O'Hagan wrote of The Last Cosmology (1995) that "the strange skies full of lunar portents, forks of lightning, fleeting meteorites and blocked out suns are a kind of mirror of Kawada's brooding, troubled soul. He spent his youth in the long shadow of Hiroshima and Nagasaki, and made the images in The Last Cosmology between 1980 and 2000 – a time of global uncertainty." He added that the images also evoke "a sense of impending catastrophe."

==Publications==
- Chizu (地図) = The Map.
  - Tokyo: Bijutsu Shuppan-sha, 1965. Text by Kenzaburō Ōe.
  - Tōkyō-to Chōfu-shi: Getsuyōsha, 2005. ISBN 9784901477161. Text in Japanese and English.
  - Tucson, AZ: Nazraeli, 2005. ISBN 9781590051238. Text in Japanese and English. Edition of 500 copies.
  - Chizu (Reprint Edition). Tokyo: Akio Nagasawa, 2014. . With texts in English by Ōe, "Map," and Kawada, "On the re-reprint of "Chizu" (1965)". Edition of 600 copies.
- 'ラスト・コスモロジー = The Last Cosmology.
  - ラスト・コスモロジー : 川田喜久治写真集 = The Last Cosmology : Photographs. Tōkyō: 491, 1995. .
  - The Last Cosmology. London: Mack, 2015. ISBN 9781910164235.
- Cosmos of the Dream King. Tokyo: Asahi Sonorama, 1995.
- Kikuji Kawada. Tōkyō: Iwanami Shoten, 1998. ISBN 9784000083737. Text in Japanese.
- Japan, 1951–1960. Nazraeli Press Six by Six, set 5 v. 3. Portland, OR: Nazraeli, 2014. ISBN 9781590054024. Edition of 100 copies.
- Remote Past A Memoir 1951–1966. Tokyo: Case, 2016. With an afterword by Rei Matsuda, in Japanese and English.

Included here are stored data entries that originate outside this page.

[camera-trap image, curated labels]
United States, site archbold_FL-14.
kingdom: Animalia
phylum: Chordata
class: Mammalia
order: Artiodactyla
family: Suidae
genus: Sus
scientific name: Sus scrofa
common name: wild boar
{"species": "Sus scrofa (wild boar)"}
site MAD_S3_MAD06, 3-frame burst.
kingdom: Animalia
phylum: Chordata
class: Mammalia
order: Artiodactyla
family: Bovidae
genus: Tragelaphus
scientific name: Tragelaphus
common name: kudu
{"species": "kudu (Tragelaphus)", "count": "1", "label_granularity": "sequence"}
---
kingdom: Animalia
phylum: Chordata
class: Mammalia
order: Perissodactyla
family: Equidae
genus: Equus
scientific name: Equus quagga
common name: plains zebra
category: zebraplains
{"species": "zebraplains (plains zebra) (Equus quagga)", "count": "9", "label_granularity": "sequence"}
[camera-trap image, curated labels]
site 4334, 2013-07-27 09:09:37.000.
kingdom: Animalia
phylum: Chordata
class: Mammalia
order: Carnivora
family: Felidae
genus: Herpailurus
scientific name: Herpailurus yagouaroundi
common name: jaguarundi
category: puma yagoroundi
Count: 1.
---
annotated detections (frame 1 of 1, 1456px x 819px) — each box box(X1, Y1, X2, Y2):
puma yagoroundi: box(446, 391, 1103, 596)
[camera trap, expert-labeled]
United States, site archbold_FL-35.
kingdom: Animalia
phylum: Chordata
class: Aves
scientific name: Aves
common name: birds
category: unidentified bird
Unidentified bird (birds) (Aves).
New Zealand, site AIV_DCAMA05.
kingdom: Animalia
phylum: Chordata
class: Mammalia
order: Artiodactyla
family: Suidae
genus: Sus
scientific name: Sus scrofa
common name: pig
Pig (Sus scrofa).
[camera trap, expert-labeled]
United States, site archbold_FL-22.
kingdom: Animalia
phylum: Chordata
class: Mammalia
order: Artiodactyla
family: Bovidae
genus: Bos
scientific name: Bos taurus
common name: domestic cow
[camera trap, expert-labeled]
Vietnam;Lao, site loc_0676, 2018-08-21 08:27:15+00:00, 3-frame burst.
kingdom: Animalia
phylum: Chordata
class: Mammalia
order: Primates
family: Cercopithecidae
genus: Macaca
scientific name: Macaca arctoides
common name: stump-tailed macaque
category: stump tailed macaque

Edition of 1000 copies.
- Chizu (Maquette Edition). London: Mack, 2021. ISBN 978-1-912339-71-6.

==Awards==
- Lifetime Achievement Award, Photographic Society of Japan awards

==Exhibitions==
===Solo exhibitions===
- Kikuji Kawada - The Last Cosmology, Michael Hoppen Gallery, London, 2014/15.
- Kukuji Kawada: Last Cosmology, L. Parker Stephenson Photographs, New York, 2014/15.
- Kikuji Kawada: Los Caprichos-Instagraphy-2017, P.G.I Gallery, Tokyo, 2018.
- Kikuji Kawada: Then & Now, L. Parker Stephenson Photographs, New York, 2016.
- Kikuji Kawada: 100 Illusions, Cannon Gallery S, Tokyo, 2018.

===Group exhibitions===
- 1957: Jūnin no me (10人の眼, Eyes of ten), Konishiroku Photo Gallery, Tokyo, 1957. Organised by Tatsuo Fukushima.
- 1974: New Japanese Photography, Museum of Modern Art, New York, 1974. Directed by John Szarkowski and Shoji Yamagishi. Included the work of fifteen artists.
- 2014: Chizu = The Map book, and The Map 1959–1965 installation of 90 photographs, were included in Conflict, Time, Photography, Tate Modern, London, 2014/15; Museum Folkwang, Essen, 2015; Staatliche Kunstsammlungen Dresden, Dresden, Germany, 2015.